**YOUR TASK:**
Please repeat the lines below, exactly and only, from the one that holds "24pt; text-align: center;" through the one that holds "12pt; margin-left: .25in;".

=== Begin Enclosure ===

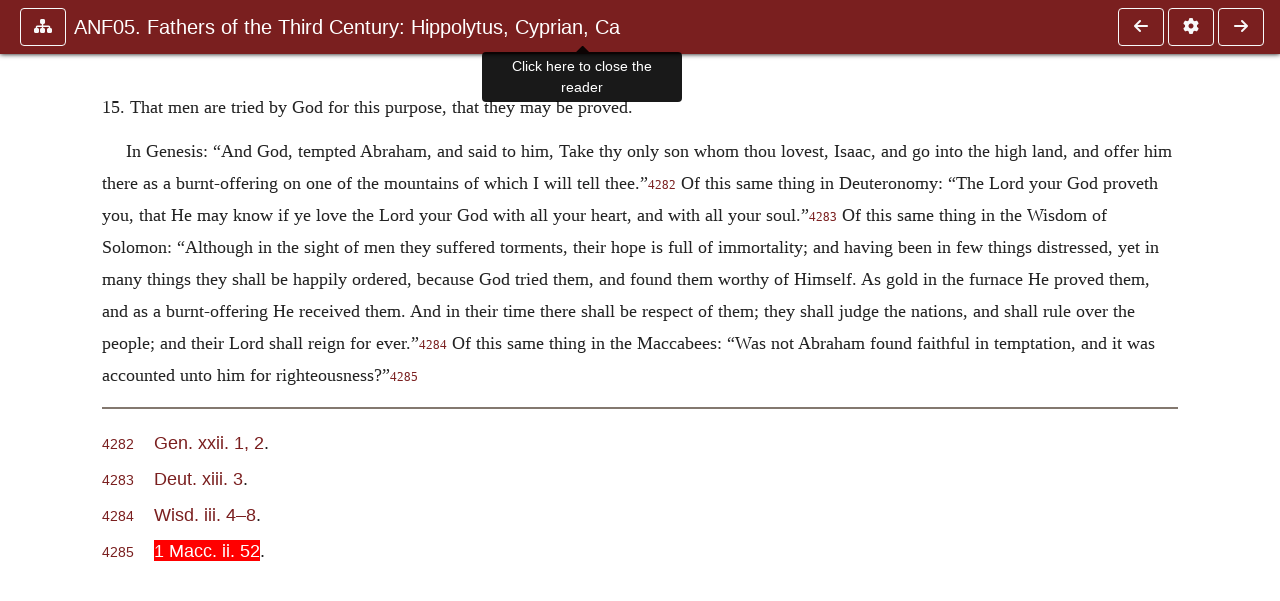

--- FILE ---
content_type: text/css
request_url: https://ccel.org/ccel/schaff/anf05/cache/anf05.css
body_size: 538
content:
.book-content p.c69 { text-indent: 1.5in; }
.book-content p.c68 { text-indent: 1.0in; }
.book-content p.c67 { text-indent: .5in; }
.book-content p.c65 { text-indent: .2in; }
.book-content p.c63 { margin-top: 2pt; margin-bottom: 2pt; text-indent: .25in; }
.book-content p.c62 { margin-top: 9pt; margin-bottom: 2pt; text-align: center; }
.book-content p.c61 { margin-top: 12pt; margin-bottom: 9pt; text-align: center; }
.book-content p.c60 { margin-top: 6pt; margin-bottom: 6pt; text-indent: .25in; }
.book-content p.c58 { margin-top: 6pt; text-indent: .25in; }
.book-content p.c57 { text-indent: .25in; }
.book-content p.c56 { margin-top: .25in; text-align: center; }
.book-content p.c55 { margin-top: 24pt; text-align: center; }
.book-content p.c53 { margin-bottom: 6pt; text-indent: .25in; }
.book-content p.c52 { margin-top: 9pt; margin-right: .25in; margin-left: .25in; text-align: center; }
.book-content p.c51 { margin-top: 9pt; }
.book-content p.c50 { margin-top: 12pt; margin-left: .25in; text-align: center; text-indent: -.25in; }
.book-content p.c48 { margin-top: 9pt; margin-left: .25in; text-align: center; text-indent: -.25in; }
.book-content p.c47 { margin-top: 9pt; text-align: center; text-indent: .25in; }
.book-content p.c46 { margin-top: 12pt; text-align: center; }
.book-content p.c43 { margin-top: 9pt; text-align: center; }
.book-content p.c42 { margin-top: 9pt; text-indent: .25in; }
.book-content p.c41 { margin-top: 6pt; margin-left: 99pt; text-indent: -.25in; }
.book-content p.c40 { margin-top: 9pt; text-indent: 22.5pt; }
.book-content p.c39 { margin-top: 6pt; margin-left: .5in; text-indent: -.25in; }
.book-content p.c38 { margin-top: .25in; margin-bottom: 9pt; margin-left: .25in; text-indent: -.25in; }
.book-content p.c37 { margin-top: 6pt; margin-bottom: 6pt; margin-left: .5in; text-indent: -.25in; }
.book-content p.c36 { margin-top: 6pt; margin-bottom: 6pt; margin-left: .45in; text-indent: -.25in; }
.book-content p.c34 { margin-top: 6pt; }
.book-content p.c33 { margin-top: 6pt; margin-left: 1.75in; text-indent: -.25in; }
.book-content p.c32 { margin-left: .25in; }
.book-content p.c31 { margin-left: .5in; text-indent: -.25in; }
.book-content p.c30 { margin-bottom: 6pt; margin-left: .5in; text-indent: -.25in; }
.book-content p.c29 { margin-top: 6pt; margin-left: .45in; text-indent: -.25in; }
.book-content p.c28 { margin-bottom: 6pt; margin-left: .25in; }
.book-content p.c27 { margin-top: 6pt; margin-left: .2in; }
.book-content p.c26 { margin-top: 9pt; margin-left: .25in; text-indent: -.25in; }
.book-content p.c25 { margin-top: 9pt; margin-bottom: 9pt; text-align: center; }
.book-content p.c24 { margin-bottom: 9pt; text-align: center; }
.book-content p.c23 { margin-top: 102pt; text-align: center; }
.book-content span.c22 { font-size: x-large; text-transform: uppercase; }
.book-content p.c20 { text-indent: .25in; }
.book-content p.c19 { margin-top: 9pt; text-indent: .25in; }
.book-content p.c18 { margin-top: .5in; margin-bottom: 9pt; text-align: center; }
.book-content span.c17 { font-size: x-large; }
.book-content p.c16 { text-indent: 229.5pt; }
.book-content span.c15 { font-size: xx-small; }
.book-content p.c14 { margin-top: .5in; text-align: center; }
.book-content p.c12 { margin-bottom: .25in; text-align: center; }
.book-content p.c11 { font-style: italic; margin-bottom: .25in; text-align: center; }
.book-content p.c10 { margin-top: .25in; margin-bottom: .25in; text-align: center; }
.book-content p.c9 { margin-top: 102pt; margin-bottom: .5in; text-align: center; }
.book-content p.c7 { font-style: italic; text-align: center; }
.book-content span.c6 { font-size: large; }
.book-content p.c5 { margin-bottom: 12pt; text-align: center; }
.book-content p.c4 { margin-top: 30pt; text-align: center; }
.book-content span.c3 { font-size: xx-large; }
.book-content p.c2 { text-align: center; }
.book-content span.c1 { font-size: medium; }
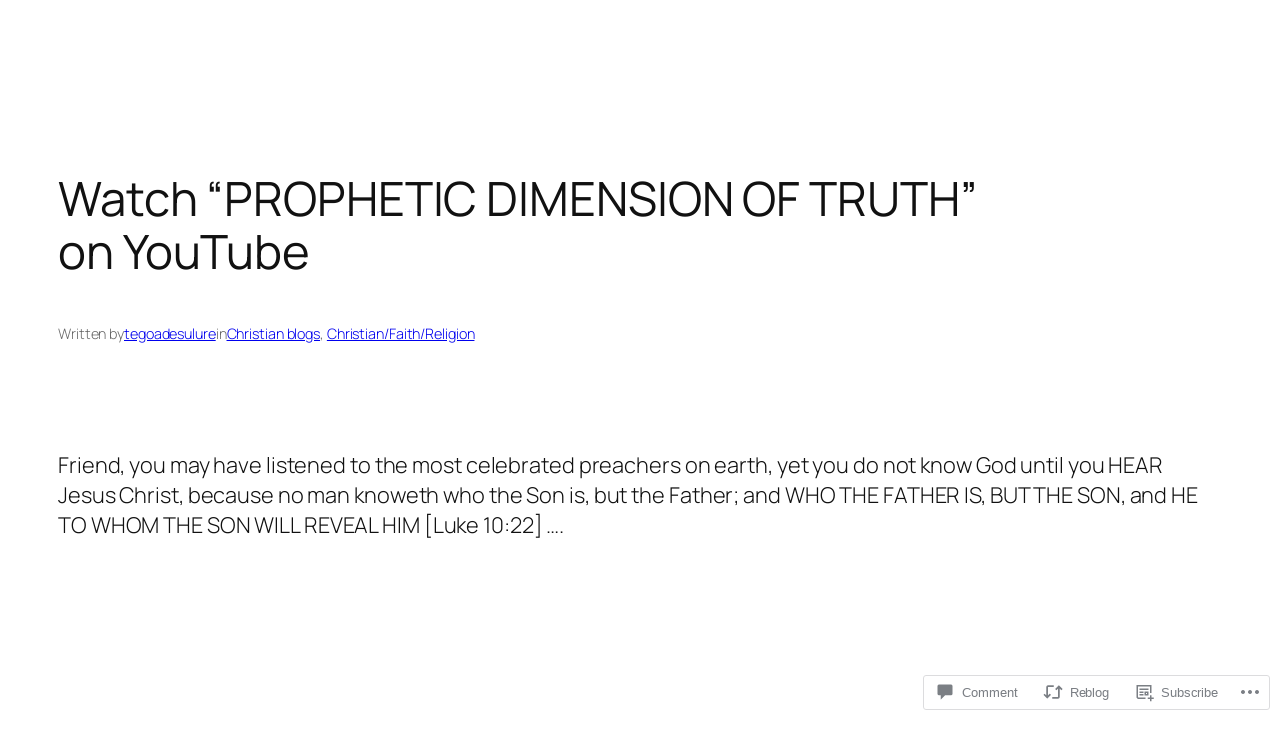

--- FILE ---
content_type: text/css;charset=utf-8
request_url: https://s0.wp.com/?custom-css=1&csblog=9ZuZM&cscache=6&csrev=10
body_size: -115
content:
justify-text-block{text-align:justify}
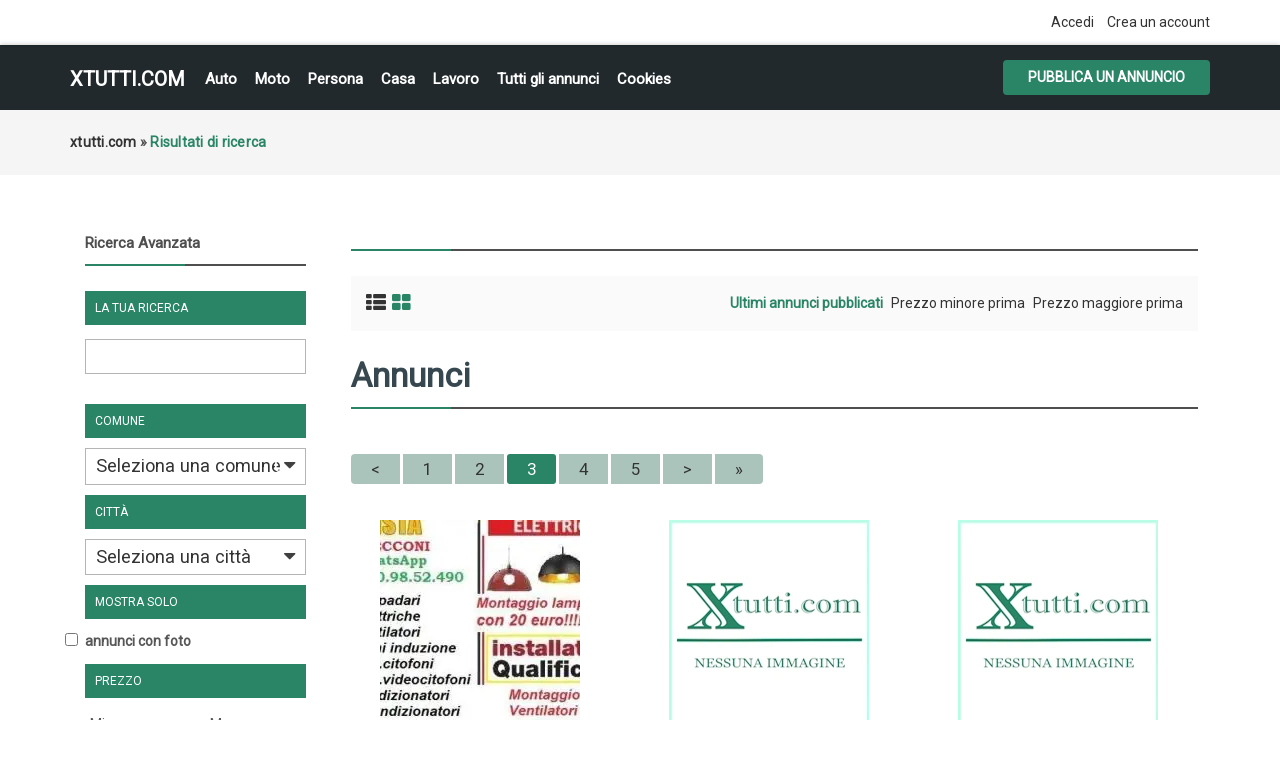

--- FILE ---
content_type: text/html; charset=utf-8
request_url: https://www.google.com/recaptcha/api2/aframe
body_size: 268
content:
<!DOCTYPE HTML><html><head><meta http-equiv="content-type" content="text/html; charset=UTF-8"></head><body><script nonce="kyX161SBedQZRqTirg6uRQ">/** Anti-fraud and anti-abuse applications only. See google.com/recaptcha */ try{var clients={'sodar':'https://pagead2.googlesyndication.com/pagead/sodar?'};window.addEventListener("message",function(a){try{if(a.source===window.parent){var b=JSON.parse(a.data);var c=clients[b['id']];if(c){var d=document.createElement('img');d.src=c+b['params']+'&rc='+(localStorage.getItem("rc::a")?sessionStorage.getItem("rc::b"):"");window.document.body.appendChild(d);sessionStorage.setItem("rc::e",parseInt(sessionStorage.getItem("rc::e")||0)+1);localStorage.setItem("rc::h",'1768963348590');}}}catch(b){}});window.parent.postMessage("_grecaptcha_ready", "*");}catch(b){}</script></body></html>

=== End Enclosure ===

**RESPONSE:**
.book-content p.c55 { margin-top: 24pt; text-align: center; }
.book-content p.c53 { margin-bottom: 6pt; text-indent: .25in; }
.book-content p.c52 { margin-top: 9pt; margin-right: .25in; margin-left: .25in; text-align: center; }
.book-content p.c51 { margin-top: 9pt; }
.book-content p.c50 { margin-top: 12pt; margin-left: .25in; text-align: center; text-indent: -.25in; }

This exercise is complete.